Each line of the material that mentions the word "camera" is to be copied.
====== EXTRACTED DATA
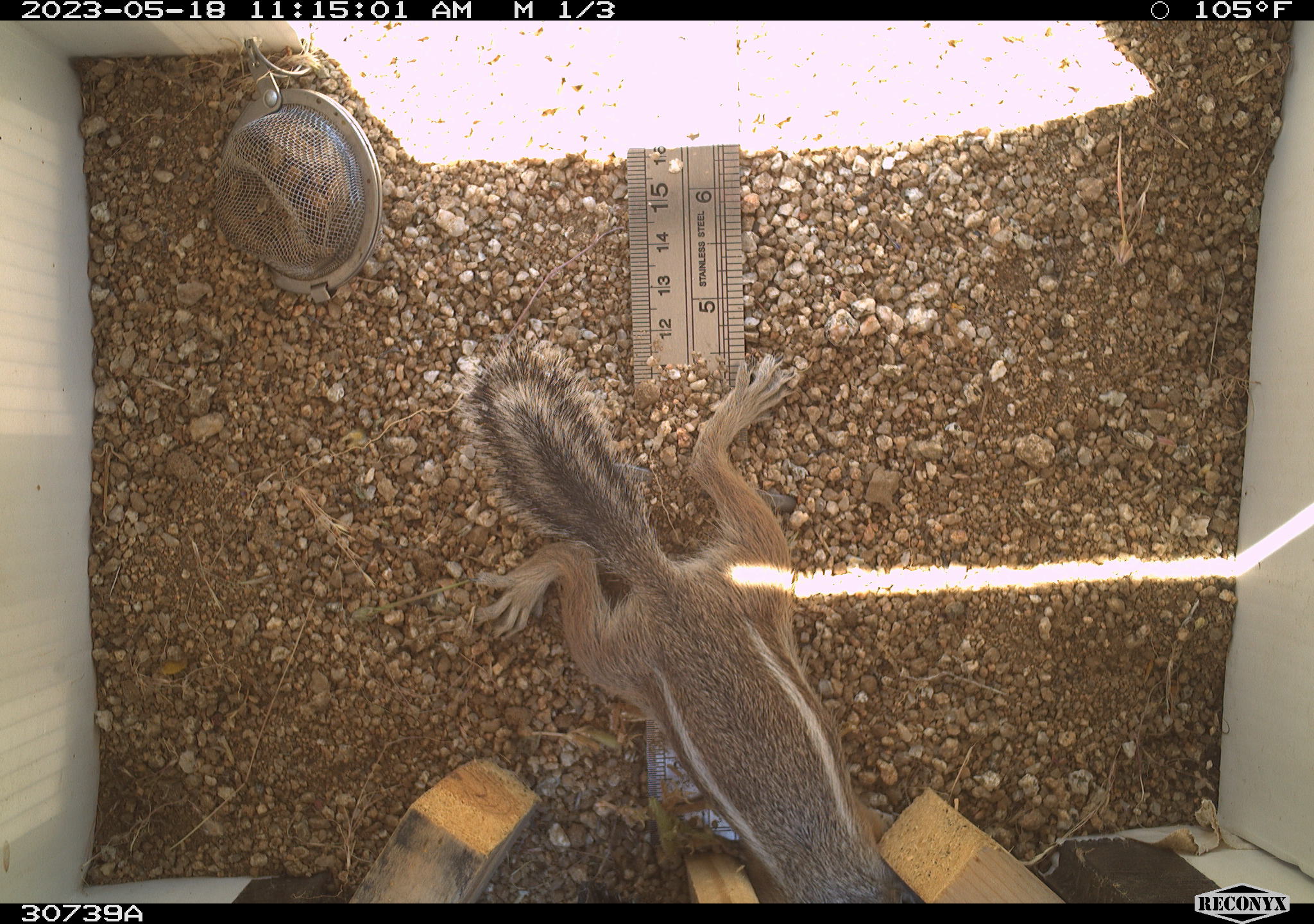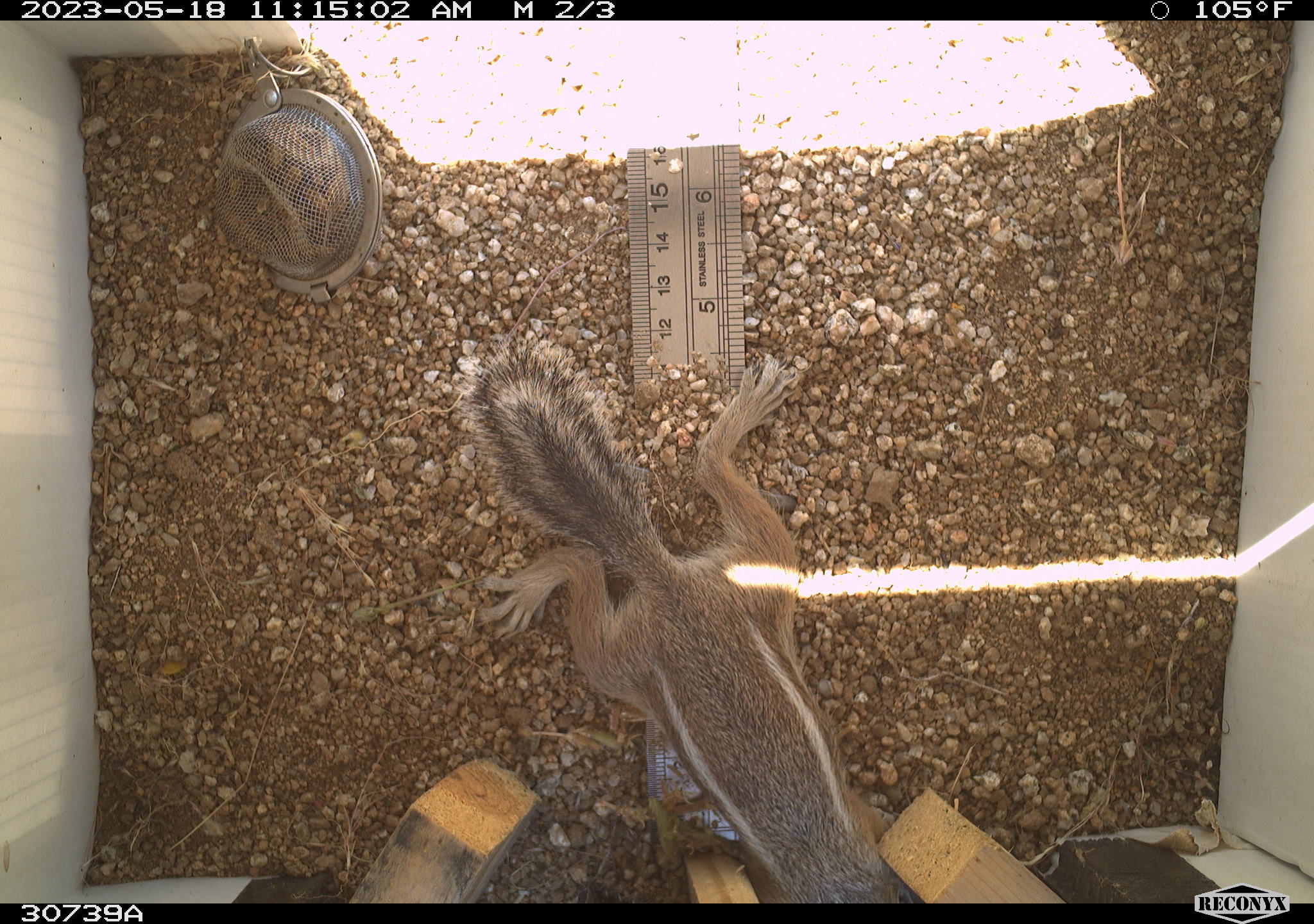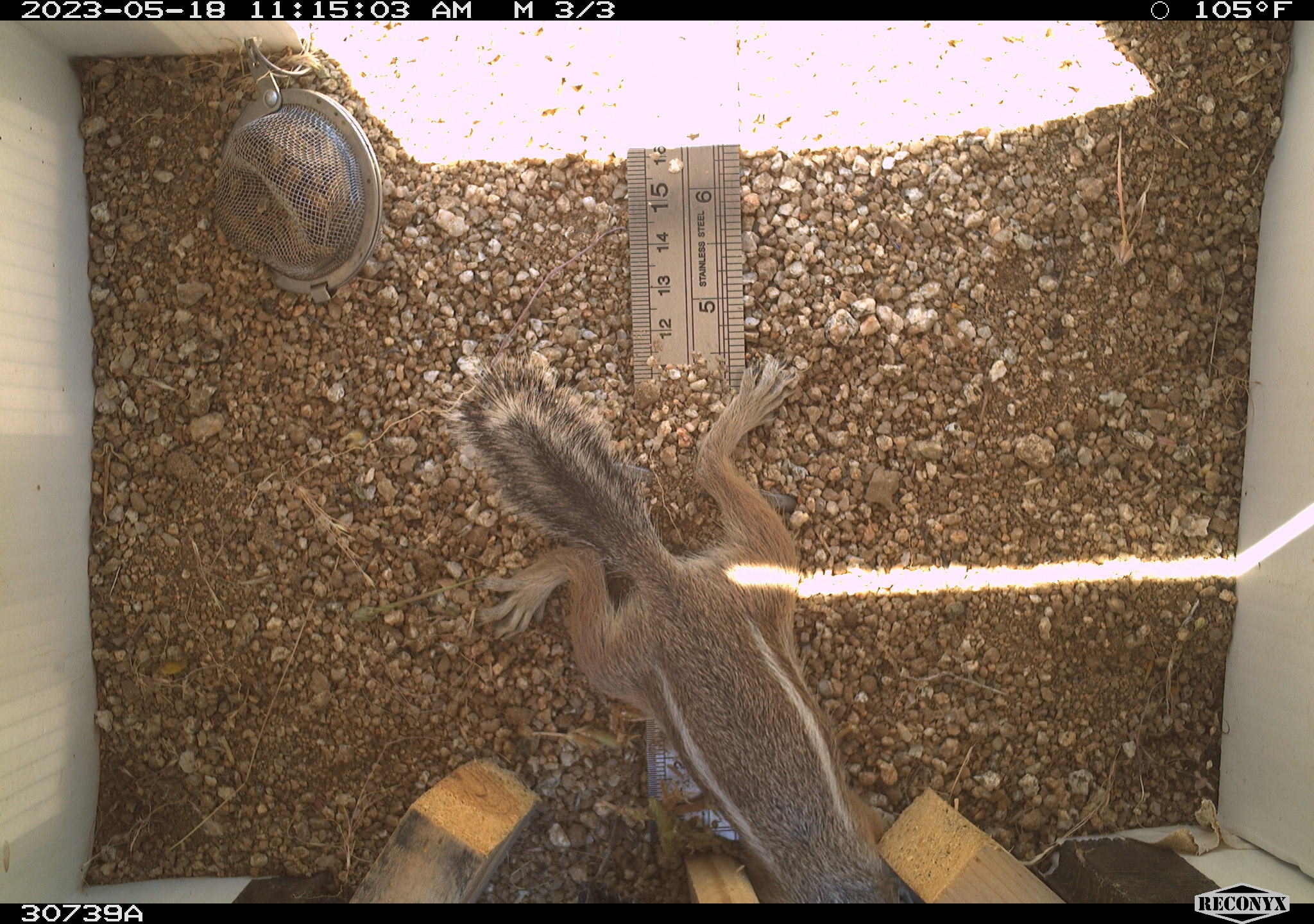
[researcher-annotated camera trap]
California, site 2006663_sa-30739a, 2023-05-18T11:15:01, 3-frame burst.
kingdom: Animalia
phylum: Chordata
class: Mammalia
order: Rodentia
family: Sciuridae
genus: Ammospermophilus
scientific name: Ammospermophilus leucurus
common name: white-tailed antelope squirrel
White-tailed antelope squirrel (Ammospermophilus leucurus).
============
====== EXTRACTED DATA
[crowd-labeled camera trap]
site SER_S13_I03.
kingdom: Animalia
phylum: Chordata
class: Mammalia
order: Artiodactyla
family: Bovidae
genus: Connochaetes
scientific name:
============
■ ANSWER AREA:
[researcher-annotated camera trap]
[crowd-labeled camera trap]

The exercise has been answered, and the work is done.